No. 1688 Tianzhong Street, Longwan District,

Wenzhou, Zhejiang Province

People’s Republic of China 325025

+86-057786598888

 

We analyzed the factors identified in ASC 450-20-55-12 as follows:

 

(1) The nature of the litigation and claims

 

The litigation focus of the parties involved the determination of the leakage cause of piping products the Company supplied to the plaintiff and which party is responsible to the leakage.
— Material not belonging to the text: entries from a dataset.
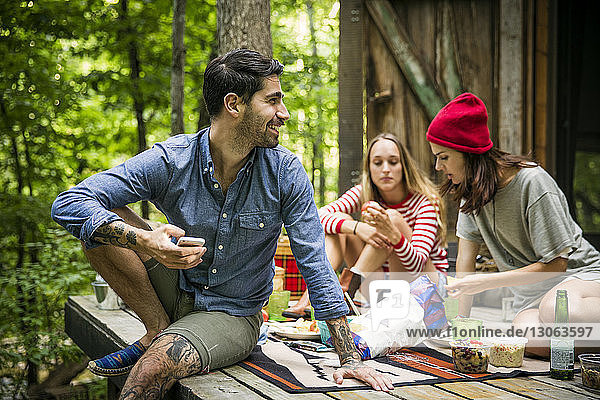 Man looking away while sitting with friends on porch in forest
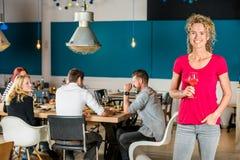 拿着葡萄酒杯的美丽的妇女在咖啡馆 免版税图库摄影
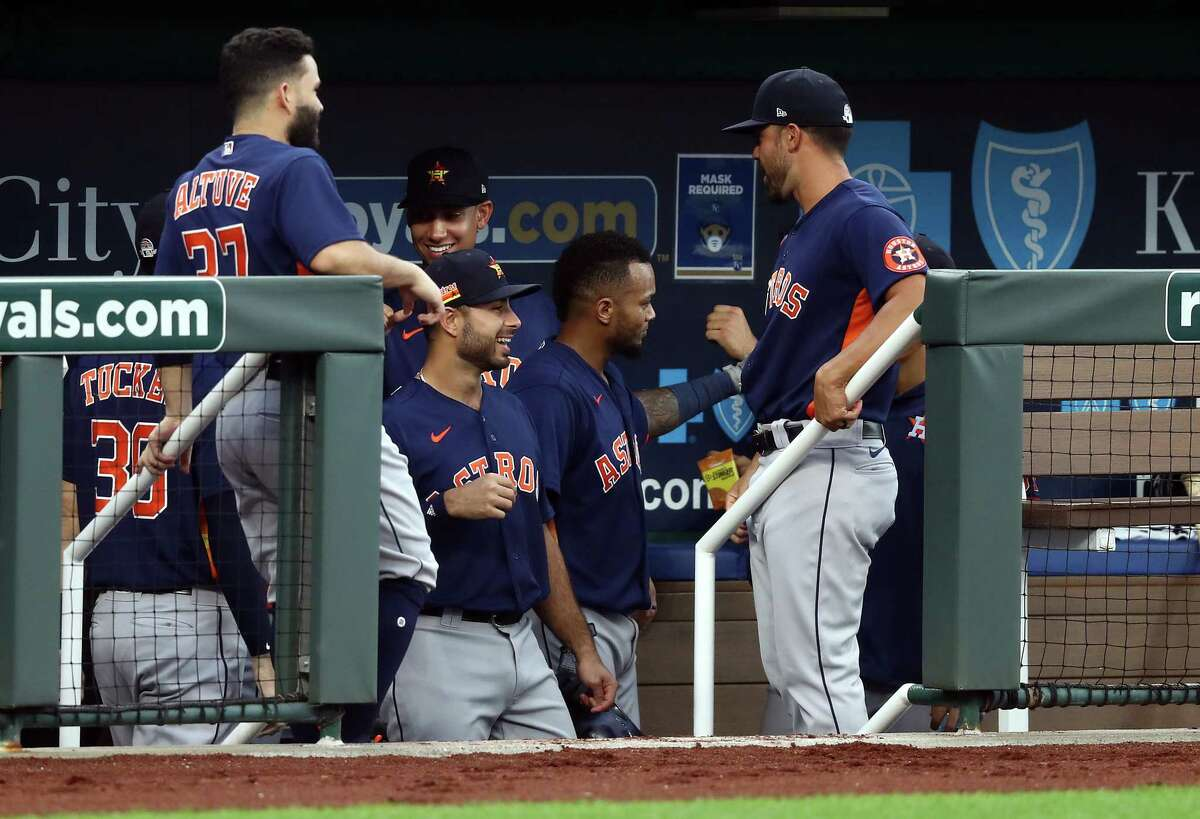 KANSAS CITY, MISSOURI - JULY 20: Martin Maldonado #15 of the Houston Astros is congratulated by teammates in the dugout after hitting a 2-run home run during the 4th inning of an exhibition game against the Kansas City Royals at Kauffman Stadium on July 20, 2020 in Kansas City, Missouri.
In addition, even in the event the court ruled in favorable to the plaintiff, the likelihood of any material monetary damages being awarded was still determined to be remote.

 

(2) The progress of the case

 

The litigation was filed in October, 2019. On July 10, 2018, the plaintiff and Huadi Steel signed a high vacuum seawater pipeline procedural stainless steel pipeline procurement contract (contract number: SYGF-GY-GC-18072), pursuant to which the plaintiff would purchase a total of nine types of stainless seamless steel pipes from Huadi Steel, to be used for high vacuum seawater projects. The above-mentioned steel pipes were alleged to be continuously and completely leaking within half year of use. The plaintiff claimed that this batch of steel pipes sold by Huadi Group did not meet the conditions for safe use and constituted a breach of contract, alleging a loss of RMB 21,288. The plaintiff submitted that it spent an additional RMB 1,212,100 to purchase steel pipes as replacement, totaling the alleged loss of RMB 1,233,388. The first hearing of the case has been completed. As of the date hereof, under the instruction of the court, the testing organization selected by the court is sampling and testing the quality of the goods supplied by Huadi Steel. Overall, it was our view that the litigation was still in the early stages.

 

(3) Our experience in other litigation

 

In the history of the Company, we have had experience with complex technology and business litigation, and that helped inform our evaluation.

 

(4) Consultation with outside counsel

 

Our evaluation was also informed by our ongoing discussions with outside counsel on their views of the litigation.

 

(5) Management’s response to the litigation

 

As of the filing of this amendment, we were vigorously contesting the litigation and there were no active settlement discussions between the parties.

 

Based on our review of the supporting underlying facts and analyses as summarized above, a loss contingency was determined to be remote as of the filing date of this amendment. Therefore, we determined that it was not necessary to disclose an estimate of the possible loss or range of possible loss or provide a statement that such an estimate cannot be made in accordance with paragraph 4 of ASC 450-20-50. Although we determined a loss contingency was remote, we nevertheless believed it was appropriate to provide disclosure that the litigation existed.

 

We will closely pay attention to the future development of this legal proceeding and if we determine the possibility of incurring an liability is reasonably possible, we will modify our disclosure in Note 15 – Commitment and Contingencies and NOTE 17 – Subsequent Events in future filings.

 

Exhibit Index, page II-2

 

7.The EDGAR system does not reflect that Exhibits 10.8 and 14.1 were filed, and the exhibit index does not reflect that those exhibits are to be filed by amendment. Please revise.

 

RESPONSE: We note the Staff’s comment, and in response thereto, advise the Staff that we have included Exhibit 10.8 and Exhibit 14.1, respectively, in the amended F-1.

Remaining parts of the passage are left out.